Split QM9 by SMILES
In this example notebook, we will discuss how to use DataSAIL to compute split for the QM9 dataset to compute more challenging splits for machine learning models. Therefore, we first import all necessary tools.
[1]:
%%capture
import deepchem as dc
from rdkit import Chem
from datasail.sail import datasail
Load the Dataset
Load the dataset from deepchem. As the deepchem dataset contains the targets of QM9 as y1 to y12 as well as weights for every task. Therefore, we rename the targets and remove the weights. Finally, we also convert all RDKit molecules to SMILES strings.
[2]:
from rdkit import rdBase
blocker = rdBase.BlockLogs()
def mol2smiles(mol):
try:
return Chem.MolToSmiles(Chem.rdmolops.RemoveHs(mol))
except:
return None
dataset = dc.molnet.load_qm9(featurizer=dc.feat.DummyFeaturizer(), splitter=None)[1][0]

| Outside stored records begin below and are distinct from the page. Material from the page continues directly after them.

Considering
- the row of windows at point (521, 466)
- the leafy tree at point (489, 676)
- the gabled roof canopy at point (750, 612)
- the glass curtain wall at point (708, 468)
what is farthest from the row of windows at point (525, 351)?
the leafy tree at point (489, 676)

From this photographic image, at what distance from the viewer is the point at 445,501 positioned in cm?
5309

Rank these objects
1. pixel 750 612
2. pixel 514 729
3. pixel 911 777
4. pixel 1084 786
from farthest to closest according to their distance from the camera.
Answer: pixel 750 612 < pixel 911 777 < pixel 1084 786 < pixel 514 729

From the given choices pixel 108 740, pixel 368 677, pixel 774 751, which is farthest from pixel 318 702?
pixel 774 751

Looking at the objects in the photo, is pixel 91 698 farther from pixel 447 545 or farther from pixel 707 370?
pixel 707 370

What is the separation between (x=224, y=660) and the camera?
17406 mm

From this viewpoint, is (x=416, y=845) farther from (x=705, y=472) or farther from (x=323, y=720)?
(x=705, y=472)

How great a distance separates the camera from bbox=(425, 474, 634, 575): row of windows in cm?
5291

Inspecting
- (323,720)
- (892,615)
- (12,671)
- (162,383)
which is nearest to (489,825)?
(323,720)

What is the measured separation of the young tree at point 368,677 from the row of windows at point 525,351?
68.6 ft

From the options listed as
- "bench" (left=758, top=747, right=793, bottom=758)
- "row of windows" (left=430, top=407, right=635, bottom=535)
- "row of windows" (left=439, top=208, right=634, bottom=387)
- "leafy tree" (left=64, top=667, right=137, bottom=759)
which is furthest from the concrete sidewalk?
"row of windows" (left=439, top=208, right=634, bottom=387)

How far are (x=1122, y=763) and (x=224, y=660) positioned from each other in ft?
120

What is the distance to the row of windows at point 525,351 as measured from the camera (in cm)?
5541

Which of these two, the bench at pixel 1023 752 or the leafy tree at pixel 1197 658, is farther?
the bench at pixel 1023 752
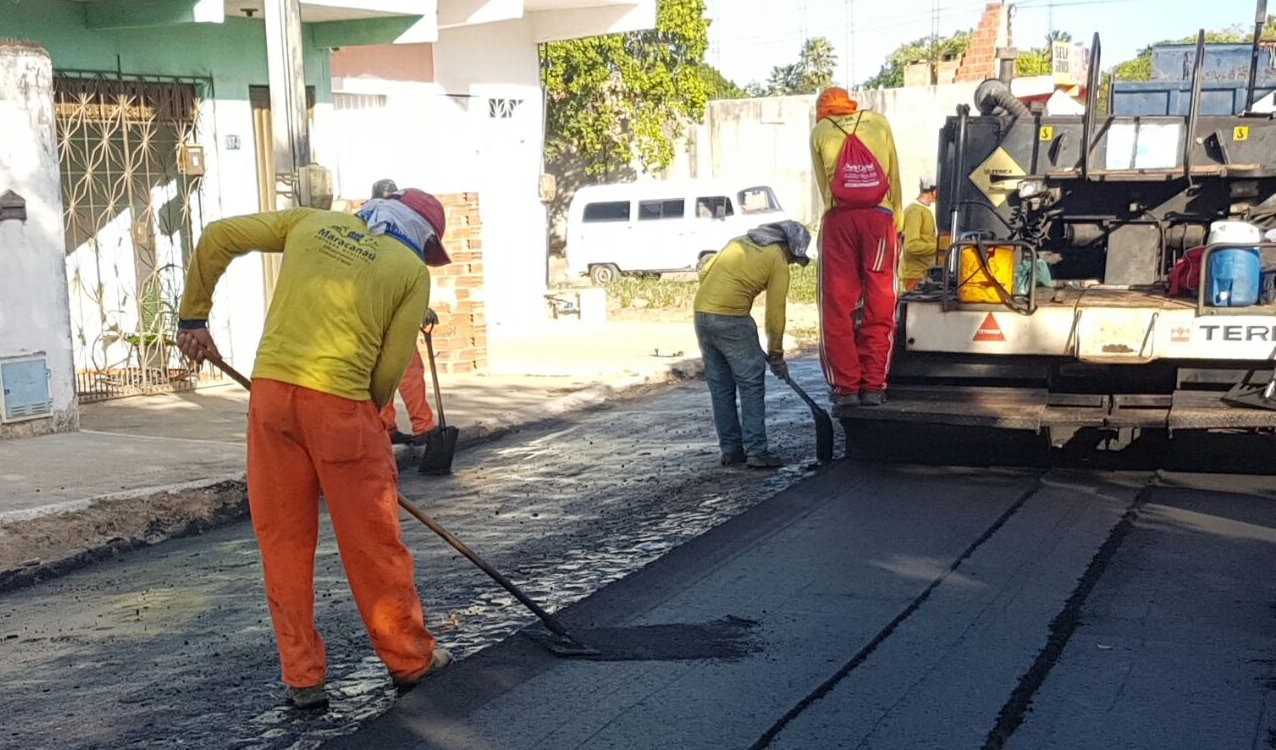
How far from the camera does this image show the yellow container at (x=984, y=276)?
786cm

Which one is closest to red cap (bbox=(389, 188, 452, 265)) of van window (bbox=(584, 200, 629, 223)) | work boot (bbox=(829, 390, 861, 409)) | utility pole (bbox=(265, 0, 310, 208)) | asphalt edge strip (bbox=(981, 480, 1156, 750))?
asphalt edge strip (bbox=(981, 480, 1156, 750))

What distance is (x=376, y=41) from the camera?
540 inches

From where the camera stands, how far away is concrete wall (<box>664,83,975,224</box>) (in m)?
32.8

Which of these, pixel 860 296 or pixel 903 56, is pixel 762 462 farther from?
pixel 903 56

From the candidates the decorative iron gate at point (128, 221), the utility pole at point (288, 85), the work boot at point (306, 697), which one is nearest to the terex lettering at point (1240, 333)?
the work boot at point (306, 697)

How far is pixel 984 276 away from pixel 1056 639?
313 cm

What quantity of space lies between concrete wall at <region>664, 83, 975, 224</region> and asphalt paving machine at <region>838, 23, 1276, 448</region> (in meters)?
23.0

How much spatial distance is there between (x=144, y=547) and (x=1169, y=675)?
195 inches

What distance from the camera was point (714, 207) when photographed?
2775 centimetres

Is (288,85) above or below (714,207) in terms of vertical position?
above

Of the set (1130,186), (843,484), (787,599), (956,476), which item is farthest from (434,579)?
(1130,186)

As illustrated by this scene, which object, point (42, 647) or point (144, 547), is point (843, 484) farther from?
point (42, 647)

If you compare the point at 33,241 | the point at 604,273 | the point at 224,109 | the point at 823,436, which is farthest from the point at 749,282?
the point at 604,273

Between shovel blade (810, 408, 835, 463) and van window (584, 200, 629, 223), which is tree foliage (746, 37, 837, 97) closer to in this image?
van window (584, 200, 629, 223)
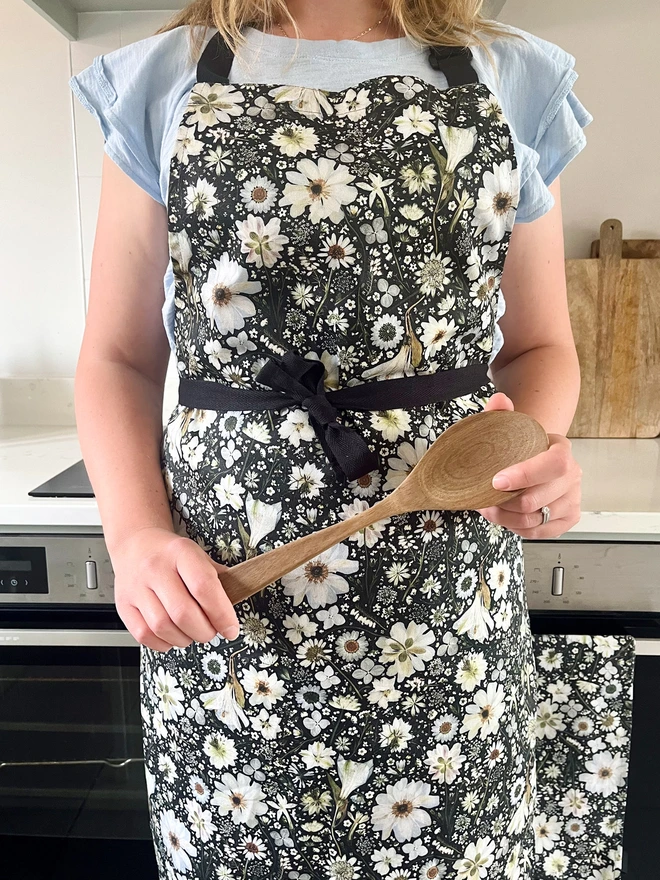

df = dataset.to_dataframe()
df.rename(columns=dict([(f"y{i + 1}", task) for i, task in enumerate(dataset.tasks)] + [("X", "SMILES")]), inplace=True)
df["SMILES"] = df["SMILES"].apply(mol2smiles)
df = df.dropna(subset=["SMILES"])
df["ID"] = [f"Comp{i + 1:06d}" for i in range(len(df))]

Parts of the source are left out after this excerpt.